Il n’y a pas besoin d’avoir un œil très aiguisé pour constater que la société iranienne est traversée de contradictions et d’oppositions. En fonction des origines, urbaines ou rurales, des classes sociales ou des classes d’âge, le port du voile est un langage particulièrement clair : intégral et noir pour les classes sociales rurales, urbaines pauvres et les femmes âgées, très relâché, porté sur le chignon, coloré et agrémenté de lunettes de soleil pour les jeunes femmes des classes aisées… avec toutes les catégories intermédiaires ! Le constat est le même pour le port du manteau : long, flottant et noir, ou cintré, au dessus du genoux et coloré. Ajoutez l’usage du maquillage qui, s’il n’est jamais outrancier, est généralement très élaboré. Enfin, il y a les comportements des personnes que l’on croise dans la rue, les jardins. Plus que les hommes, les femmes saluent et adressent leurs vœux de bienvenue aux étrangers, souhaitent vous prendre en photo ou se faire prendre en photo avec vous, se montrent souriantes, prêtes à engager la discussion autant que faire se peut du fait de notre plus ou moins grande maîtrise réciproque de l’anglais. 

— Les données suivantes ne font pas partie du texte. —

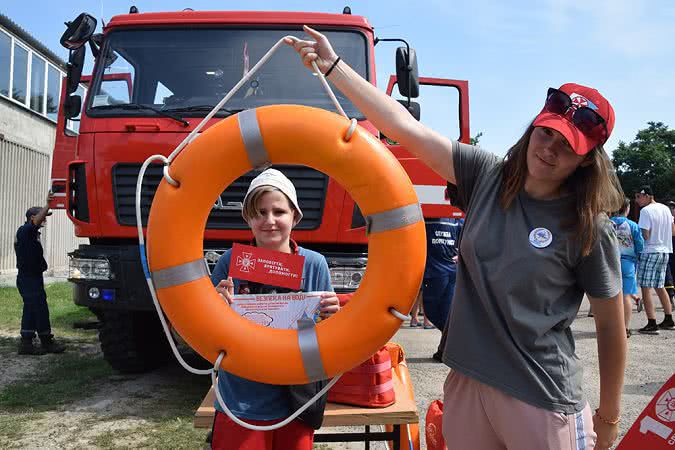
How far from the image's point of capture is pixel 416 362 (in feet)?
18.9

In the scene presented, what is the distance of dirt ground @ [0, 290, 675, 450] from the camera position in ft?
12.3

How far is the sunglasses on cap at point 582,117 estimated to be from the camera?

Je ne suis pas sûr que les Iraniennes « affligeront encore longtemps tous leurs désirs » !


[1] Montesquieu. « Lettres persanes ». 1721.

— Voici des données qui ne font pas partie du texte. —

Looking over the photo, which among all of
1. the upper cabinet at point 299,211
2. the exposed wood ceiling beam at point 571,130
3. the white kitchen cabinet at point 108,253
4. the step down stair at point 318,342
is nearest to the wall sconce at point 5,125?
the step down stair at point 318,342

[2] Chahdortt Djavann. « Les putes voilées n’iront pas au paradis ». 2016.

Soudabeh Mortezaï. « Les noces persanes ». Arte. 8 janvier 2013.

[3] Shahâb Vahdati. « Le travail des femmes en Iran : la lutte pour l’égalité ». La revue de Téhéran. N°140. 2017.

Imam Khomeiny : « Au terme de la loi coranique, n'importe quel juge réunissant sept conditions : être pubère, croyant, connaître parfaitement les lois coraniques, être juste, ne pas être atteint d'amnésie, ne pas être bâtard ou de sexe féminin, est habilité à rendre la justice dans n'importe quel cas ».

[4] Voir le récit tout en finesse de Zoyâ Pirzâd.  « On s’y fera ». 2007.